- Work to be completed: Please copy out the full listing that follows exactly; no picture belongs in the copy.

- Dataset section:
*****
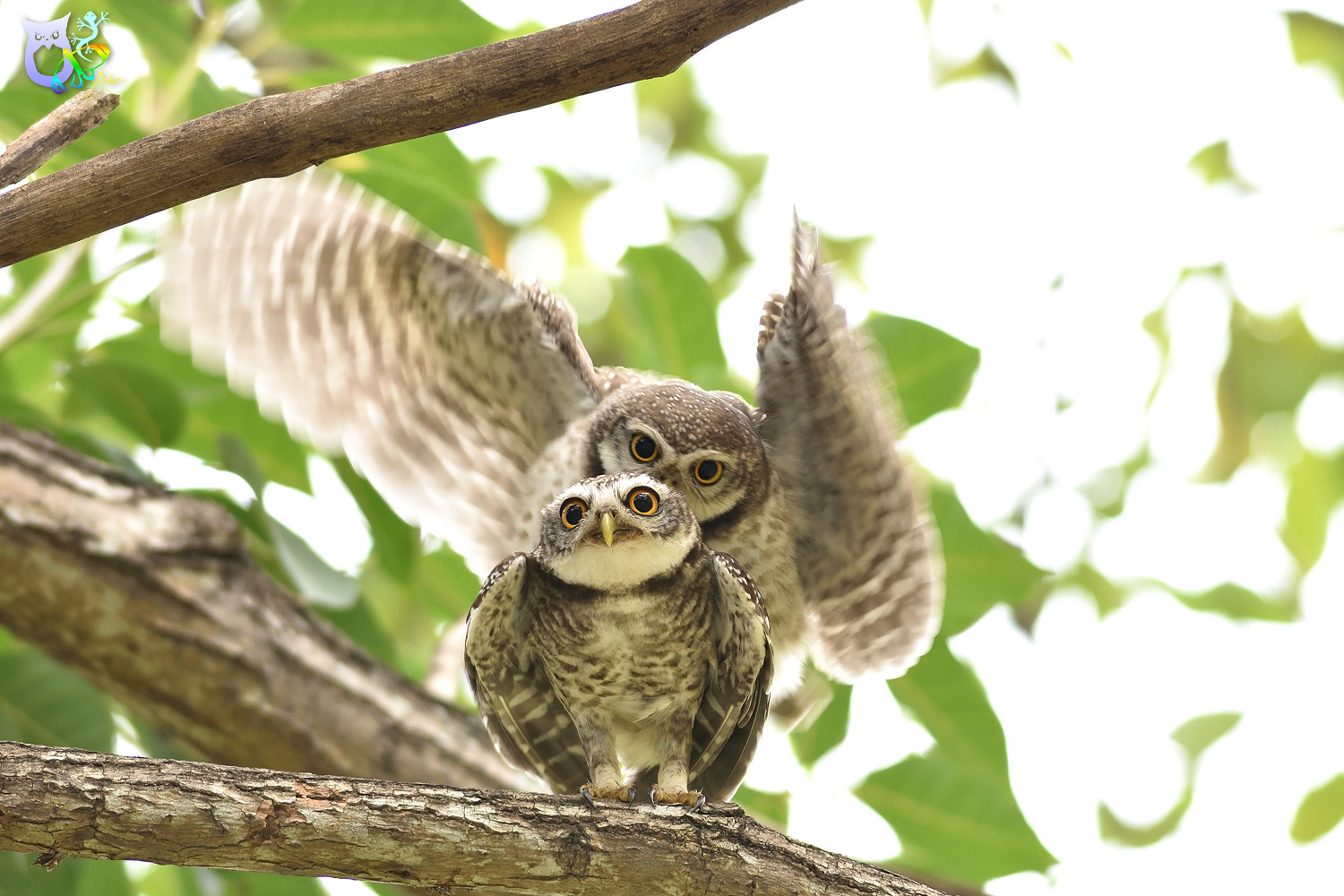 Spotted_Owlet_3270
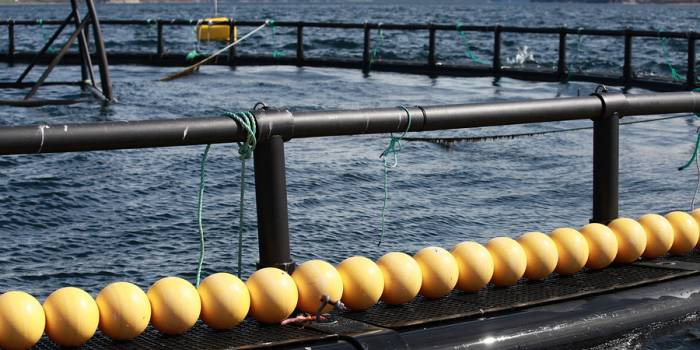 Broodstock Capital Invests in Norwegian Salmon Industry Track and Trace Software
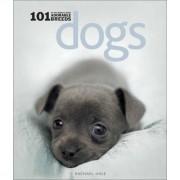 Dogs by Rachael Hale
*****
- Expected answer:
 Spotted_Owlet_3270
 Broodstock Capital Invests in Norwegian Salmon Industry Track and Trace Software
 Dogs by Rachael Hale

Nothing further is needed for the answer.